Risks, issues, blockers

I want the RPC system to eventually work with any user-defined GPP side function (not just C I/O) without much hassle, and I believe dynamic library loading will be necessary for this (ie, given the function name, parameter type list and library name, be able to locate the function and call it on the GPP side). I realize this can be done by preprocessing the source code and adding the function defs before compiling but I'm curious if it can be done at runtime as well. C6RunLib uses this preprocessing method (via perl scripts) but in that case we provide and therefore have access to source code of all the possible RPC fxns anyway
Memory issues continued: Is it a really good idea to do RPC GPP calls for functions that take pointers as parameters and modify the pointer data, like malloc() and memset() ? They're already present and working in the DSP RTS libs, so is it necessary?
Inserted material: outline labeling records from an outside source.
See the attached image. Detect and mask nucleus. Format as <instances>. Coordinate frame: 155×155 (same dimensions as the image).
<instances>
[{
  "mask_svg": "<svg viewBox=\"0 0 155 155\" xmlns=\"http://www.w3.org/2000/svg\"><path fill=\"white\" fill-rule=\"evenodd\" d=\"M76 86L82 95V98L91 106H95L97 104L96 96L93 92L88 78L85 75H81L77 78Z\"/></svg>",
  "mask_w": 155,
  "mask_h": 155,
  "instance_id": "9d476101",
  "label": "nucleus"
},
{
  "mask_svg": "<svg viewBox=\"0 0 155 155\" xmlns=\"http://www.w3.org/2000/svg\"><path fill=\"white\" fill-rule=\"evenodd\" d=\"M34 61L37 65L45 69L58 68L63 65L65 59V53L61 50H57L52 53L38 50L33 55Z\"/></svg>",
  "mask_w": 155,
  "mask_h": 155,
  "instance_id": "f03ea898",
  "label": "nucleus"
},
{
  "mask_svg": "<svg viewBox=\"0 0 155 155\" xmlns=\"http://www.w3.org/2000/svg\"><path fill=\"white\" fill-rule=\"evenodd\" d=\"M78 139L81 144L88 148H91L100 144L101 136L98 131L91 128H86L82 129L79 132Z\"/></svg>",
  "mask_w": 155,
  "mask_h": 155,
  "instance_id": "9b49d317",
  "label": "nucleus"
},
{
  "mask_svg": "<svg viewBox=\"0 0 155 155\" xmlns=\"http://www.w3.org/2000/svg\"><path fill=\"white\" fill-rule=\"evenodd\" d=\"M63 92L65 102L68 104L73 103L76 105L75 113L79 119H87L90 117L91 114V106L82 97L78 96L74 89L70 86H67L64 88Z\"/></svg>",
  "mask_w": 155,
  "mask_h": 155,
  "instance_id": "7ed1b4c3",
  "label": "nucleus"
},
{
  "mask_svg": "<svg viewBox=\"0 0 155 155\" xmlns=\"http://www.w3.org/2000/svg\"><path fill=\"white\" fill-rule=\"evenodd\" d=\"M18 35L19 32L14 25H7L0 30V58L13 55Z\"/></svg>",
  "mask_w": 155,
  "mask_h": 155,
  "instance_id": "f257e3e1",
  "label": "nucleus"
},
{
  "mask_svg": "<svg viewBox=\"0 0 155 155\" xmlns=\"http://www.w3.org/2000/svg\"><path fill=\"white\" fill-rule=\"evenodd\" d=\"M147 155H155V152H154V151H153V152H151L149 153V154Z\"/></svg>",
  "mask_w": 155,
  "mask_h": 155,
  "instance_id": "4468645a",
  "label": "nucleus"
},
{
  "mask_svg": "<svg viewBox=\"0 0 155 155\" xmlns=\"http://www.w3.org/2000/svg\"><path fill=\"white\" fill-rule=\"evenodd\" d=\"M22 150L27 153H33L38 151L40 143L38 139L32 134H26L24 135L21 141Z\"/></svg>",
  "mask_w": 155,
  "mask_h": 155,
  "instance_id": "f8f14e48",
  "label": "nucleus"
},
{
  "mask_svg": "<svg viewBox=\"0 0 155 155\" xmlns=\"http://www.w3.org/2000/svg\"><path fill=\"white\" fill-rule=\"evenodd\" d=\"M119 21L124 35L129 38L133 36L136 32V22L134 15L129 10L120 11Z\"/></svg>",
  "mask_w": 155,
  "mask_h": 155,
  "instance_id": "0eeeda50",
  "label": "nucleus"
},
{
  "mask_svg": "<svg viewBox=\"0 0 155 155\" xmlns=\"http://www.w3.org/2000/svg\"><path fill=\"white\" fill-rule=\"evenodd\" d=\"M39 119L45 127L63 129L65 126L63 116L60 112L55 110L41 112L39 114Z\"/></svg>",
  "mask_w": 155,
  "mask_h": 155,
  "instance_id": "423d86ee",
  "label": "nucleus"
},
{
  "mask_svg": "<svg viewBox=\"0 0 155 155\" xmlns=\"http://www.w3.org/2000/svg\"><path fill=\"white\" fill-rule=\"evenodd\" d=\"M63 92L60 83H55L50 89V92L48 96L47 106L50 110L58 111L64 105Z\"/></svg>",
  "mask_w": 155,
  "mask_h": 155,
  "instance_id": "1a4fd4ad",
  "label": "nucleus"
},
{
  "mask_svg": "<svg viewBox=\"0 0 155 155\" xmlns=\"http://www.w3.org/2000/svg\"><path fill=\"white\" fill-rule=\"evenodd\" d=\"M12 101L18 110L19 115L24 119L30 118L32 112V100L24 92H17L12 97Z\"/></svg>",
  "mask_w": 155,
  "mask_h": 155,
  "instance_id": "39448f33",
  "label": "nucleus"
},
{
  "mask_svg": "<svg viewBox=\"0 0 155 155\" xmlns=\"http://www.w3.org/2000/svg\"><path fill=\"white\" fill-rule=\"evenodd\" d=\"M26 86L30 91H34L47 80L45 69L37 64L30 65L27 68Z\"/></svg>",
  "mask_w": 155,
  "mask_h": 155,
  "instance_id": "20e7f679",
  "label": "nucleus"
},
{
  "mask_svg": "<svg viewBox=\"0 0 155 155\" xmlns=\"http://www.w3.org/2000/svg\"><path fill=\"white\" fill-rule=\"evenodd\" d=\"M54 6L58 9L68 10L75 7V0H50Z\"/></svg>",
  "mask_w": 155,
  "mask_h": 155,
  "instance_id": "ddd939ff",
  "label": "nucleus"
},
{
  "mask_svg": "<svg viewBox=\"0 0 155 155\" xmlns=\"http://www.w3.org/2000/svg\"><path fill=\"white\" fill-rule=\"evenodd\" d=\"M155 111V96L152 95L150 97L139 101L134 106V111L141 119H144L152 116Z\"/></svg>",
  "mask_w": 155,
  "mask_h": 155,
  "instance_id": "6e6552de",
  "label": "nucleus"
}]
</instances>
If so, we could do address translation before calling the actual GPP side function, can we ensure that the memory is mutually accessible by the processors by doing all allocation from POOL buffers? The issue eventually extends to any function that takes a pointer parameter.. I'd appreciate some broader-perspective views on this subject.

Wednesday, June 2, 2010

A bit more about DSP/Link

My original plan for this particular blog post was to do a write-up on what the OMAP3530 multicore architecture looks like, where the DSP sits in this picture, how DSP/Link comes into play and what it can do for us. But then again, I noticed the document which I learned most of these thing from is an excellent source of information and doesn't really need a re-write, so I'm just going to offer my salutations to the ETH PIXHAWK MAV project and invite you to read their excellent DSP/Link API guide :)

Coming up soon: how C6RunApp works, and how my project DSP-RPC-POSIX will fit in it to take things a bit further.